ベーコン(1561-1626)について、ヴォルテール(1694-1778)が、彼を、高く評価している部分が有る。『ヴォルテール 哲学書簡 哲学辞典』、中公クラシックス、86pより、引用。

「…彼らの言う「本質」とか「真空への恐怖」とか「実体的形相」とか、無知であるためにありがたがってしまっただけでなく、宗教とのばかげた結びつきが神聖なものであるかのようにしてしまったわけのわからないさまざまの言葉によって、人間の理性をだめにし続けないようにと、彼は自分の手に及ぶあらゆることを行った。」(ヴォルテール)

いわゆる、キリスト教神学に対する、批判である。ちなみに、ヨーロッパの18世紀を、ヴォルテールの世紀とも言うのだそうだが、それだけのことは有ると思う。さらに、『ヴォルテール 哲学書簡 哲学辞典』、中公クラシックス、83pから、引用。

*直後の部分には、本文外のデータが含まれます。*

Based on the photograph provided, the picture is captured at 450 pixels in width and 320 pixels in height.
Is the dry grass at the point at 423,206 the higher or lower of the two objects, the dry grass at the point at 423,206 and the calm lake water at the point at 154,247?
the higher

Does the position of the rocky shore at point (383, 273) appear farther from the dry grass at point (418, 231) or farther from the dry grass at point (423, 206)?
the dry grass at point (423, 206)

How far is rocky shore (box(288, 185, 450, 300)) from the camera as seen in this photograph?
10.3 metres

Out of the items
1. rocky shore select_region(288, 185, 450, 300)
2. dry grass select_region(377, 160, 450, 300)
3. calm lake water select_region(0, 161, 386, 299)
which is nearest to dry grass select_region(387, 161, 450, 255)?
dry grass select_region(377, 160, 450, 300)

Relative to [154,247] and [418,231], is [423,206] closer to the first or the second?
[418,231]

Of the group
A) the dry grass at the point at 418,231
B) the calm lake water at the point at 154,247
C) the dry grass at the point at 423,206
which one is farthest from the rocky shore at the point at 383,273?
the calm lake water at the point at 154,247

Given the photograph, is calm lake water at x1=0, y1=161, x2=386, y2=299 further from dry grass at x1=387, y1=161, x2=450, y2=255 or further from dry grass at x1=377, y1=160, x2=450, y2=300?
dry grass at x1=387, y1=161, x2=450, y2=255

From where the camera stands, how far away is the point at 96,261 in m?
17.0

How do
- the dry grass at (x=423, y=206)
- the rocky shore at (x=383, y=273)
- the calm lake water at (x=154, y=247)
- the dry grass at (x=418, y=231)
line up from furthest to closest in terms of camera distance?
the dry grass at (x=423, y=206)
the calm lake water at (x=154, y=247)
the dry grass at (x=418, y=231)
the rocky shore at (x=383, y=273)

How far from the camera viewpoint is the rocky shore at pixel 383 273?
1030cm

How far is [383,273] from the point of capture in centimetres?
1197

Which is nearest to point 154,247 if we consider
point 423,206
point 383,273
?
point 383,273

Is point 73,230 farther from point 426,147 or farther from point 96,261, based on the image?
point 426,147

「そして、どの世紀にもざらにいるあの政治家や征服者のたぐいは、普通は名の通った悪人でしかないのだ。まさにわれわれが尊敬の念を持たなければならないのは、暴力によって奴隷をつくる連中ではなく、真理の力で人びとの心を支配する人物にたいしてなのであり、また世界を醜くゆがめる者ではなく、世界をよく知る者にたいしてなのである。」(ヴォルテール)

追記:ベーコンによる学問の革新が、その後のイギリスにおける産業革命の基礎となる非常に重要なものだと、私は考えているのだが、ヴォルテールも同様に、その学問の革新の重要性を認識しているように思う。